WHAT NEEDS TO BE DONE:
In the Crespo v. United States opinion, what prison sentence did the defendant receive on the second count?

Crespo v. United States, 4024.

Citation151 F.2d 44
Decision Date29 August 1945
Docket NumberNo. 4024.,4024.
PartiesCRESPO v. UNITED STATES.
CourtUnited States Courts of Appeals. United States Court of Appeals (1st Circuit)

B. F. Sanchez Castano, of San Juan, Puerto Rico, for appellant.

Philip F. Herrick, U. S. Atty., of San Juan, Puerto Rico (Francisco Ponsa Feliu and Pascual Amado Rivera, Asst. U. S. Attys., both of San Juan, Puerto Rico, on the brief), for appellee.

Before MAHONEY, Circuit Judge, PETERS and FORD, District Judges.

PETERS, District Judge.

Appeal from a judgment of the United States District Court for Puerto Rico adjudging the appellant guilty of violation of the so-called White Slave Traffic Act, 36 Stat. 825, 18 U.S.C.A. § 398, by transporting women for purposes of prostitution from one place to another in Puerto Rico.

The indictment contains six counts, one for conspiracy and each of the other five for transporting for an immoral purpose a woman from Caguas to Aguadilla, in Puerto Rico, on December 24, 1943, there being five different women transported.

Acquitted on the first count for conspiracy, the defendant was convicted on each of the substantive offense counts and sentenced to imprisonment for five years on the second count, and two years on each of the other counts, to run consecutively.

The Statute is made applicable in express terms to such transportation "in any territory," as well as in interstate and foreign commerce and the District of Columbia; but the appellant claims that it could not have been the intent of Congress "to intervene in matters of interest only to the people of Puerto Rico, that is to say, regulating immorality in general which is within the proper and exclusive domain of the legislature of Puerto Rico"; and that the Federal Act should not be considered as applicable there.

We cannot agree with this contention. There is no ambiguity to clear up by resorting to evidence of the intention of Congress, but, if such is resorted to, it is apparent that Congress had definitely in mind transportation within the territories and possessions of the United States, without exception, as well as in interstate commerce. The Committee Report says, of the proposed Act "All of the provisions which make the crime depend upon transportation in interstate or foreign commerce are made applicable to the District of Columbia, the territories and possessions of the United States, including the Panama Canal Zone, without regard to the crossing of district, territorial or state lines, and apply within the territories to the same extent as they apply in cases outside of the territories in interstate or foreign commerce". H.Rep. No.47, 61st Cong., 2nd Session. S.Rep.No. 886. There could hardly be a clearer statement of purpose.

There is no question as to the power of Congress to legislate for the territories nor that Puerto Rico is a territory within the meaning of the Act. Downes v. Bidwell, 1901, 182 U.S. 244, 287, 21 S. Ct. 770, 45 L.Ed. 1088; People of Puerto Rico v. Shell Co., 1937, 302 U.S. 253, 58 S.Ct. 167, 82 L.Ed. 235; Cases v. United States, 1 Cir., 1942, 131 F.2d 916, certiorari denied 319 U.S. 770, 63 S.Ct. 1431, 87 L. Ed. 1718.

DATA PROVIDED:
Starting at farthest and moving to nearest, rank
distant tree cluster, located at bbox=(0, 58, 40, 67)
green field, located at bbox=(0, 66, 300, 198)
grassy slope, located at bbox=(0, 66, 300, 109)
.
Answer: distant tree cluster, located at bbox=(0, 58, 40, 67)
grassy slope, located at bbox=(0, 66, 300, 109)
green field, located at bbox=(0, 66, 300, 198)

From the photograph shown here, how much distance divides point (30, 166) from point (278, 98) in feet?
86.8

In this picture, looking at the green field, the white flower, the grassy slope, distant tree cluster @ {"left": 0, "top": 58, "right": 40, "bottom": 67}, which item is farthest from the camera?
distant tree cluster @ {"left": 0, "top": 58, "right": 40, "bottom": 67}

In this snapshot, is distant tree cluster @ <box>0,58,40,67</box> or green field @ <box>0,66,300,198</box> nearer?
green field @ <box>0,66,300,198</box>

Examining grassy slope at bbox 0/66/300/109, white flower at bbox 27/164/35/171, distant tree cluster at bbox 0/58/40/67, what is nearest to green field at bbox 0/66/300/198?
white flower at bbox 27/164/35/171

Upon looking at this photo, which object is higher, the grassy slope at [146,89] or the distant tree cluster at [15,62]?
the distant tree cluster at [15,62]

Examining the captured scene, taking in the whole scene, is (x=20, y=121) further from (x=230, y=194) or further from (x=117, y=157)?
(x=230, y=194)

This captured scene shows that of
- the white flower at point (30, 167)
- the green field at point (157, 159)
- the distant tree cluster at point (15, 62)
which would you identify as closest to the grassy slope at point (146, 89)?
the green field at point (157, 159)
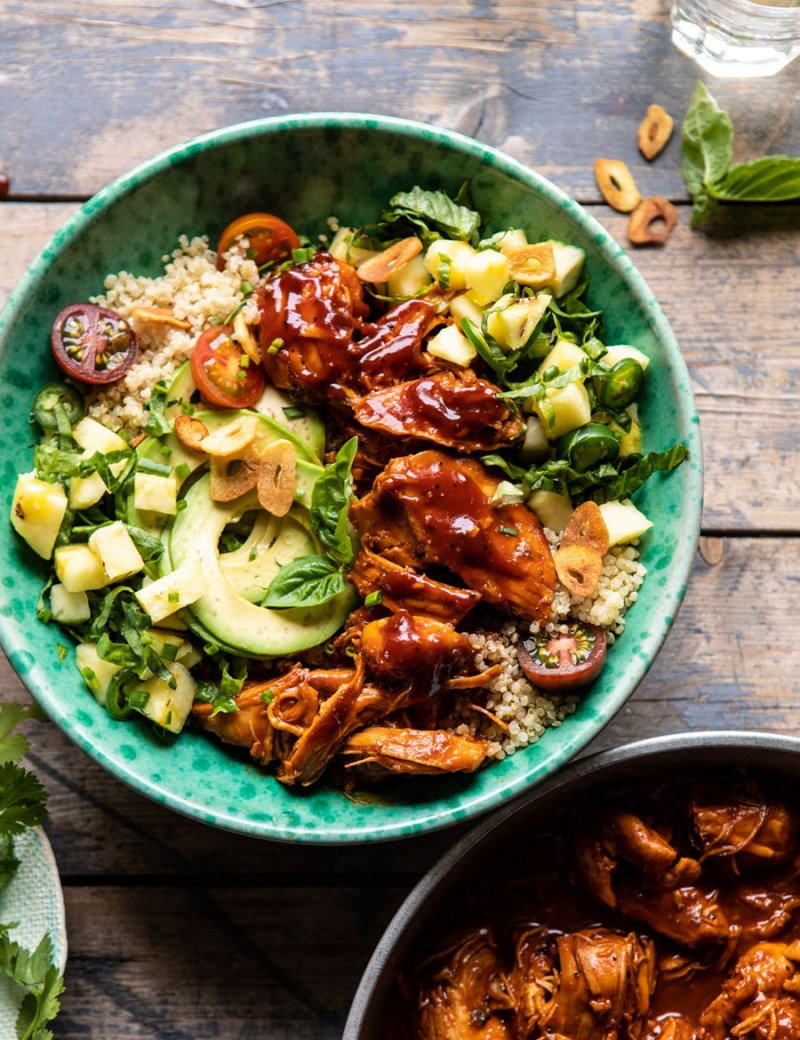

TASK RESULT:
Five years